Kuroda, a 33-year-old rookie who signed a $35.3 million, three-year contract with the Dodgers last winter, scattered six hits before being relieved by Cory Wade with two on and one out in the seventh.
This wasn’t Kuroda’s first outstanding performance against the Cubs - he shut them out on four hits while striking out 11 on June 6 at Dodger Stadium.
The Cubs were pretty awful in the first two games at Wrigley Field, where they were an NL-best 55-26 during the regular season. Game 1 starter Ryan Dempster matched a career high with seven walks in 4 2/3 innings in a 7-2 loss, and each of the four Chicago infielders committed errors in Game 2, leading to a 10-3 setback.

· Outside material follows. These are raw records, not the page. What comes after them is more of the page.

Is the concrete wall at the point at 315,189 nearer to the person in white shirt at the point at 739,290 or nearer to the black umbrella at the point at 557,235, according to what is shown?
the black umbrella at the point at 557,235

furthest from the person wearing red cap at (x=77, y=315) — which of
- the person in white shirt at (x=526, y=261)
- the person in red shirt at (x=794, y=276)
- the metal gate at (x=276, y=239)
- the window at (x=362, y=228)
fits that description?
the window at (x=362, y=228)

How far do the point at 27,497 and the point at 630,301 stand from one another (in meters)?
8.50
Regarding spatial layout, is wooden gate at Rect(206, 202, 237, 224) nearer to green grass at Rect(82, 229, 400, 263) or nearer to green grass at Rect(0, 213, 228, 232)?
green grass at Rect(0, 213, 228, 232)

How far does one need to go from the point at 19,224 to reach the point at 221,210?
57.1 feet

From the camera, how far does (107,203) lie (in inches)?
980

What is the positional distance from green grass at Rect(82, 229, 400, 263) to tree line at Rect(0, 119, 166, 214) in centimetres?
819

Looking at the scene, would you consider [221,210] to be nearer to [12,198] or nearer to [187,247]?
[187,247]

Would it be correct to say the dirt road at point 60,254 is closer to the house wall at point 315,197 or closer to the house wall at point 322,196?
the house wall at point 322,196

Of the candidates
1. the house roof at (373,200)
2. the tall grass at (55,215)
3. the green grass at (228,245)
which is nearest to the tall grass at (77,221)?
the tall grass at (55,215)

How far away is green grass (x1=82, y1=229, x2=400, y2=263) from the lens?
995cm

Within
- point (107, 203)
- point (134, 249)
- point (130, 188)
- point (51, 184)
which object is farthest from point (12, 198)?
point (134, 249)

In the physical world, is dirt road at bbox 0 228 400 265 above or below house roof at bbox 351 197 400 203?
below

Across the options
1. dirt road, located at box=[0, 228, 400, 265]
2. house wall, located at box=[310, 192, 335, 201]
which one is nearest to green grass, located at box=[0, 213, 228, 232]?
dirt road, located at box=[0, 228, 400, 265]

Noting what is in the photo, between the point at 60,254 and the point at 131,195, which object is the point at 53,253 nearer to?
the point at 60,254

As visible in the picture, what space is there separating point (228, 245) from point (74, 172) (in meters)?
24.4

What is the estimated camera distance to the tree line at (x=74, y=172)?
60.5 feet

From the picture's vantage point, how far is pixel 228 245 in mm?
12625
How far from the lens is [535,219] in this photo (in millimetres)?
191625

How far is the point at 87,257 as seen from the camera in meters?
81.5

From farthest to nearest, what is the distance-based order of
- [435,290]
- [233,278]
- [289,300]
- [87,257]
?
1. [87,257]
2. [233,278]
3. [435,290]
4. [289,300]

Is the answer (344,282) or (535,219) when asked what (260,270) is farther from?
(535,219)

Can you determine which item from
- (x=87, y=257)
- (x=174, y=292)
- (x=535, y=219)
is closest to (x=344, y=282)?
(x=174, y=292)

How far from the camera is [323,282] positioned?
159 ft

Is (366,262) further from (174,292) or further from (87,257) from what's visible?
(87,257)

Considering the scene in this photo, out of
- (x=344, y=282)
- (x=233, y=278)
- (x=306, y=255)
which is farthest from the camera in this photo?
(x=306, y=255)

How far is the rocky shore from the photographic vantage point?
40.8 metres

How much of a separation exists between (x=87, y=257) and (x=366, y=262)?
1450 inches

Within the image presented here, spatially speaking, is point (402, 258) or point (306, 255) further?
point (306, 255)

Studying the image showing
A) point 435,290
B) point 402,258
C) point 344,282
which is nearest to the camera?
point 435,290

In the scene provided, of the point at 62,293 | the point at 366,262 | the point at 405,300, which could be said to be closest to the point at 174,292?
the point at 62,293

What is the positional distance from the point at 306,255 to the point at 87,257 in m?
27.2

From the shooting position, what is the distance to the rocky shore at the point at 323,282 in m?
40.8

A move to Los Angeles didn’t help the Chicago offense, which scored a league-leading 855 runs this year. The Cubs had only four hits in 17 at-bats with runners in scoring position in the first two games before going 1-for-11 in Game 3.
At least the long-suffering Cubs fans weren’t around to boo them in Game 3, although the Dodger Stadium faithful made up for that.
Russell Martin hit a one-out double in the first and took third on a single by Ramirez. After Harden struck out Andre Ethier, Loney hit a liner down the right-field line, giving the Dodgers a 2-0 lead and sending the towel-waving fans into an early frenzy.
Rafael Furcal walked with one out in the fifth and scored on a double by Martin.
The Cubs got their run in the eighth off Wade on a leadoff double by Derrek Lee, who had three hits, and a two-out RBI single by Daryle Ward. Jonathan Broxton relieved and struck out Mark DeRosa to end the inning and worked a perfect ninth with two more strikeouts to earn a save.
Harden allowed five hits and three runs in 4 1/3 innings. He had gone 5-0 with a 1.99 ERA in his last 10 starts.
The Cubs put two runners aboard with two outs in both the first and third innings, but Kuroda worked out of trouble each time, retiring Geovany Soto to end the first and Aramis Ramirez to finish the third.
Soto doubled to open the fourth and took third on an infield out. But after Soto stayed at third on another groundout, the Dodgers walked Ryan Theriot intentionally before Kuroda fanned Harden.